Silk, though attempted numerous times, never became an established industry in the Philippines. Silk fabrics remained a Chinese monopoly, prompting the Spanish Empire to restrict silk trade with China in 1535, then banning it altogether in 1718, due to worries about the depletion of silver in Spanish treasuries. However, following protests by the middlemen in Manila, the silk ban was lifted in 1734, though it required silk to pass through Manila. This monopoly of Manila was later consolidated with the creation of the Royal Company of the Philippines in 1795.

Capitalizing on this new demand, Chinese factories in Canton (modern Guangzhou) and Macau started producing large quantities of painted or embroidered silk in the 18th century, for the sole purpose of exporting them to the Philippines and from there to further Spanish colonies and Europe.

Silk textiles in Chinese domestic markets were generally used for clothing, and their designs carried symbolic associations with social status. But these silk exports by China during the 17th to 19th centuries were non-traditional items tailored to the tastes of the European market. In particular, they mass-produced religious vestments for the Catholic clergy, tapestries, and pañuelo-style shawls. Although these early Chinese-made shawls typically featured Chinese motifs in the embroidery, like dragons, birds, butterflies, toads, lotus, flowers, and Chinese people and scenes, they also adapted non-Chinese conventions like the fringes that the Chinese observed from the Philippines.

Exercise directions:
Write the next part of the passage on Chinese silk exports through Manila, picking up after its last sentence. The data below have no part in this.

(Stored entries)
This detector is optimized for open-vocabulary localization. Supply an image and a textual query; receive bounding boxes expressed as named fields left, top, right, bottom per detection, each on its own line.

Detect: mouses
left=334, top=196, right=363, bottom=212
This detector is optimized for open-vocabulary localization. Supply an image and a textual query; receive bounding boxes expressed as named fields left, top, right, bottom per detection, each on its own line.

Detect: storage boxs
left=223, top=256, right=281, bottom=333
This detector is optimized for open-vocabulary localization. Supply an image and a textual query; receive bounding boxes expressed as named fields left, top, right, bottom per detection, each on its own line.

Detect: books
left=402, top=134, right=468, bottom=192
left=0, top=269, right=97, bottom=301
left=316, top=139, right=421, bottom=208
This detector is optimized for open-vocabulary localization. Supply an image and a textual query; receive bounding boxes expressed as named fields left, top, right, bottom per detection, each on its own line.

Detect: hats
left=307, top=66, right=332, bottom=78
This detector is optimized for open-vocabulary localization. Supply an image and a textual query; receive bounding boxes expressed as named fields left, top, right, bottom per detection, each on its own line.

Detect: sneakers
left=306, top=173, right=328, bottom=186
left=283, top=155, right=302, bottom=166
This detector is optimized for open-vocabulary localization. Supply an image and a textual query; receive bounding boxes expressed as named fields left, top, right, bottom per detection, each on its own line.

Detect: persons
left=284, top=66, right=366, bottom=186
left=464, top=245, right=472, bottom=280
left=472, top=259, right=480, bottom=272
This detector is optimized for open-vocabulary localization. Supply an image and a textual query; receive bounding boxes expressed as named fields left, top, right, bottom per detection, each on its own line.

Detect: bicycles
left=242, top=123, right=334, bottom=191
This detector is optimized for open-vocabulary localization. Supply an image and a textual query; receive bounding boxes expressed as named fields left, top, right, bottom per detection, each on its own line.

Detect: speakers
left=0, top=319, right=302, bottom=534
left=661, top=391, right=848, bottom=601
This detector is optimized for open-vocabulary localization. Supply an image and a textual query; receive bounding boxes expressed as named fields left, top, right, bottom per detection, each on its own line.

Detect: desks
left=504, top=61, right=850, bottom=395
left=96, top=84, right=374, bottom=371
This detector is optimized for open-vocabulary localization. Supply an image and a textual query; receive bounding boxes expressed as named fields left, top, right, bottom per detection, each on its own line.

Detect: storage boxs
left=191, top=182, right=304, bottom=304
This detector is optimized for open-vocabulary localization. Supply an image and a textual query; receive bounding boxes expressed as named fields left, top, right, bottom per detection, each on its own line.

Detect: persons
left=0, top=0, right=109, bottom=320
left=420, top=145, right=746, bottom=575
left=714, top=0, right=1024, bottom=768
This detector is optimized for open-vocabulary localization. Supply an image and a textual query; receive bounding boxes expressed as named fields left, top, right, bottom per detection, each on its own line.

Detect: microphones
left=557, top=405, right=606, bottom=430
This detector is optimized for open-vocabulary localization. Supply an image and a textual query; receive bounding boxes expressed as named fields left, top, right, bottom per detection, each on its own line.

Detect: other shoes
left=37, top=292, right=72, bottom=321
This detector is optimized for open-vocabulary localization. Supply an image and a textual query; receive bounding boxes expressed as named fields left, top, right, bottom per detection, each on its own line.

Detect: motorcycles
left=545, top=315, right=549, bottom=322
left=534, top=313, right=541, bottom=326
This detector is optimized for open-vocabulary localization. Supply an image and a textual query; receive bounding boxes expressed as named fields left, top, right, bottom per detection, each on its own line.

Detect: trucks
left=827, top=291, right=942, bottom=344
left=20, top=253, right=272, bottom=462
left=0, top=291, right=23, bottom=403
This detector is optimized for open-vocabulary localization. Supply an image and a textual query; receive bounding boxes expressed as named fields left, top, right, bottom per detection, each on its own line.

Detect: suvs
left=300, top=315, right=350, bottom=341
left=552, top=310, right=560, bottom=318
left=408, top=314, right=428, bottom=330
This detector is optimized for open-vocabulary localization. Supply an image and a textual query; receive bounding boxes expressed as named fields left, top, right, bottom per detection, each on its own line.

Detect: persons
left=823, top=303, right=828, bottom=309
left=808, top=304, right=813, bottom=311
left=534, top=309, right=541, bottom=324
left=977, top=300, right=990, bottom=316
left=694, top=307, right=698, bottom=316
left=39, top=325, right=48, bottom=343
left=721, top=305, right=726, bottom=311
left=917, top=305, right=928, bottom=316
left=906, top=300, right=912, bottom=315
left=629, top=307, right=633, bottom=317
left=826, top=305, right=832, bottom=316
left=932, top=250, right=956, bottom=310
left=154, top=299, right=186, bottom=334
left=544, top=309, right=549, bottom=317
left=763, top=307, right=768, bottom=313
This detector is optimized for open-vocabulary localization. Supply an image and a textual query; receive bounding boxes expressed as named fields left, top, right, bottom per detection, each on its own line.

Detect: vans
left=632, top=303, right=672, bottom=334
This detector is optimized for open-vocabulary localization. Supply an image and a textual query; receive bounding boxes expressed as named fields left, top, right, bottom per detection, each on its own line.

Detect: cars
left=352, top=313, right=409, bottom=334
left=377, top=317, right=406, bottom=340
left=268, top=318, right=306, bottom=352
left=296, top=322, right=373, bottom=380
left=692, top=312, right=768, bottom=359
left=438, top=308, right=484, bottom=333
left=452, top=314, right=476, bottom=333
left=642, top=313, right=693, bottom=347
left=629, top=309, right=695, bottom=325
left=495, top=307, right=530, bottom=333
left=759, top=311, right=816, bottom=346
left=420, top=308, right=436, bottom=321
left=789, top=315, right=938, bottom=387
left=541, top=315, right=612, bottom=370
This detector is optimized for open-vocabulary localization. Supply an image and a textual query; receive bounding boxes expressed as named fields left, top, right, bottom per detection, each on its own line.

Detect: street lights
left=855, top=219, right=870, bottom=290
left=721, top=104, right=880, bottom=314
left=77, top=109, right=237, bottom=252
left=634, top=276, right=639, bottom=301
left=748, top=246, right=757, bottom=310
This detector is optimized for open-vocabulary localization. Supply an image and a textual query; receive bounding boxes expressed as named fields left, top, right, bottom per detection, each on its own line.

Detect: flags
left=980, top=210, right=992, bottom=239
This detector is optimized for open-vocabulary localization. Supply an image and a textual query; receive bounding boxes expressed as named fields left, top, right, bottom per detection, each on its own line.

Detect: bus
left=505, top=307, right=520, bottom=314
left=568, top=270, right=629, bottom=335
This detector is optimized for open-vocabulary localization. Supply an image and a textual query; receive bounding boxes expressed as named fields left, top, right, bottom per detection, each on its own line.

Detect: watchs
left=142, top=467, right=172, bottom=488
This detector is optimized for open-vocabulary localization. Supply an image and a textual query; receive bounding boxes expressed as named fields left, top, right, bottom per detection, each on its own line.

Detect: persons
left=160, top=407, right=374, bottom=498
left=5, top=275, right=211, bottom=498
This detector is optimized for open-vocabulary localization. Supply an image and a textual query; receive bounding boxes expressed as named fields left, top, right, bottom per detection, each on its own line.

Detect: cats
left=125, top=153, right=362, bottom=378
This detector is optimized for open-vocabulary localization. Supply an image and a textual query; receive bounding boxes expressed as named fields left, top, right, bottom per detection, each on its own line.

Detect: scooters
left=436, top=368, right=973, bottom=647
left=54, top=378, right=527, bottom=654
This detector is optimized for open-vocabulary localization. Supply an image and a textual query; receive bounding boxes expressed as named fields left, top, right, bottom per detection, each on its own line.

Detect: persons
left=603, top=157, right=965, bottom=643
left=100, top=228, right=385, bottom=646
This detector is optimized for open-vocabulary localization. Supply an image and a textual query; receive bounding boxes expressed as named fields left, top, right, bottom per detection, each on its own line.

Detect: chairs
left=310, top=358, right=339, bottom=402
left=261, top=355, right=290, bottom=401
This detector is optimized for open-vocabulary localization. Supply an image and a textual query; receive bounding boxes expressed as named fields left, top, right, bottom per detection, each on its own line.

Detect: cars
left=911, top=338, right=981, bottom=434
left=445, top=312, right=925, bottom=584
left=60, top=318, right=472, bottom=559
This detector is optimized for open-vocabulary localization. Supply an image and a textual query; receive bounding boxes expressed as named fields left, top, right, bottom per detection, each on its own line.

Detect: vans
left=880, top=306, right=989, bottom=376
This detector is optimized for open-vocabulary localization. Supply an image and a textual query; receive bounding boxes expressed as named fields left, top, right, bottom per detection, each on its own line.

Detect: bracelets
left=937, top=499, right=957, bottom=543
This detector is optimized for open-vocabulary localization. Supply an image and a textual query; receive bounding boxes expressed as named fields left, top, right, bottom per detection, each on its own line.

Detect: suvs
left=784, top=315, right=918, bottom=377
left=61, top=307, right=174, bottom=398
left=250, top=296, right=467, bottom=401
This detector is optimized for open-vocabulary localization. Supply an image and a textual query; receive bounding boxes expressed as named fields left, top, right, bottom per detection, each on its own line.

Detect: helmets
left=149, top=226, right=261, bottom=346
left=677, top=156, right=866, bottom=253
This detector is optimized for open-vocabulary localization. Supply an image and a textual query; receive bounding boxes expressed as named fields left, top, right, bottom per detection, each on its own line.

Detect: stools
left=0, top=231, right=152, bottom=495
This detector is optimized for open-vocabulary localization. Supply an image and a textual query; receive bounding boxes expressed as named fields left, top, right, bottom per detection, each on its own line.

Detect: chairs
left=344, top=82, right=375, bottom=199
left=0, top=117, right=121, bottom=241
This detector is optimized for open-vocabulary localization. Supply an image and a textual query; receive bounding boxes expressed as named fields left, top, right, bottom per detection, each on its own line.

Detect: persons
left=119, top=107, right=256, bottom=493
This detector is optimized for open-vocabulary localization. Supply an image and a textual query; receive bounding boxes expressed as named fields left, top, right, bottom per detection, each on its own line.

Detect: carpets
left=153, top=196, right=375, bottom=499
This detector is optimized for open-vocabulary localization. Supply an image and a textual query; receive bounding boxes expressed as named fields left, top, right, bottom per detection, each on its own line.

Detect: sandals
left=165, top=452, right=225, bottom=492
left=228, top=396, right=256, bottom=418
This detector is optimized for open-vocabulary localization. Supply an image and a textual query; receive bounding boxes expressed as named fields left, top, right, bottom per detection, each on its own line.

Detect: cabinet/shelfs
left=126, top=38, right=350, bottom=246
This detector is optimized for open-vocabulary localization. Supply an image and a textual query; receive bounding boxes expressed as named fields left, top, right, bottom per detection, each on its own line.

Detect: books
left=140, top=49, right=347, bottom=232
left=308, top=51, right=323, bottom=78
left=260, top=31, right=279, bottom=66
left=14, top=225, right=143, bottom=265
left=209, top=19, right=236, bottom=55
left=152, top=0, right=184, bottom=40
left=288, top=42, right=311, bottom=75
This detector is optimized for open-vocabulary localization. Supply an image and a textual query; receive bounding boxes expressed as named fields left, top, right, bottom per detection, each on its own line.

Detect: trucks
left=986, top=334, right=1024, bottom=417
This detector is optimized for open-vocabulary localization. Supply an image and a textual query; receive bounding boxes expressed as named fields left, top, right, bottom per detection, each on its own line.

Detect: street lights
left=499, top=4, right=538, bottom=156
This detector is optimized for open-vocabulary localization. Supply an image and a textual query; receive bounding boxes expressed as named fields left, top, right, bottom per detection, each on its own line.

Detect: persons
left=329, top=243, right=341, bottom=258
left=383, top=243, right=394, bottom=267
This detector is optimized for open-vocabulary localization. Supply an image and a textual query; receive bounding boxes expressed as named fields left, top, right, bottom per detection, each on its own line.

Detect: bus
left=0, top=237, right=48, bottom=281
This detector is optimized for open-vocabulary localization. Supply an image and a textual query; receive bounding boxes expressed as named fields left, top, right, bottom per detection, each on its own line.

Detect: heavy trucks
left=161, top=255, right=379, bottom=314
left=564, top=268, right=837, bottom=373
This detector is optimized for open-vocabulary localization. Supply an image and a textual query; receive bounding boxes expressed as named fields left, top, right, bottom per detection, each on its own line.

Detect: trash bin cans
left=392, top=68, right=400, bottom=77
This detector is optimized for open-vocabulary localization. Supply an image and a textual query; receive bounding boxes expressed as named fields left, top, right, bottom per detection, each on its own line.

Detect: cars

Reply:
These silk shawls became immensely popular in the Philippines and were quickly adopted into the local fashions of upper class Luzon women in the 18th and 19th centuries. Similarly, they became widely sought-after luxury exports soon after they reached the Americas. They are believed to have influenced later designs of the rebozo of Latin America.

Their popularity in Spain increased after Mexico's independence in 1815. The trade ships from Manila, which previously had to stop over in Acapulco, now had direct routes to Seville. During part of the 19th century, romanticism took over and Parisian fashions dictated that the shoulders of women should be left uncovered. Spanish women copied the fashion and they found that the Manila shawl was a very good thing to wear with these dresses, as the shawl provided some warmth to the bare shoulders. The Manila shawl was also used to decorate grand pianos in houses, as can be seen in the recently reopened Museo del Romanticismo in Madrid. Besides pianos, the shawl was also used to decorate sofas in elegant houses. Many Spanish houses today still use the Manila shawls to decorate pianos and sofas.

However, with the loss of the Philippines in 1898 in the aftermath of the Spanish–American War, Spain finally lost access to the silk trade. This spurred local weavers to recreate the embroideries in chinoiserie, favoring designs suited for European tastes while doing away with undesirable motifs like toads (a symbol of wealth in China) and pagodas. Their embroideries became denser and more colorful, with larger flowers resembling chintz. The knotted fringes also gradually became longer, accentuating movements by women as they walked or danced.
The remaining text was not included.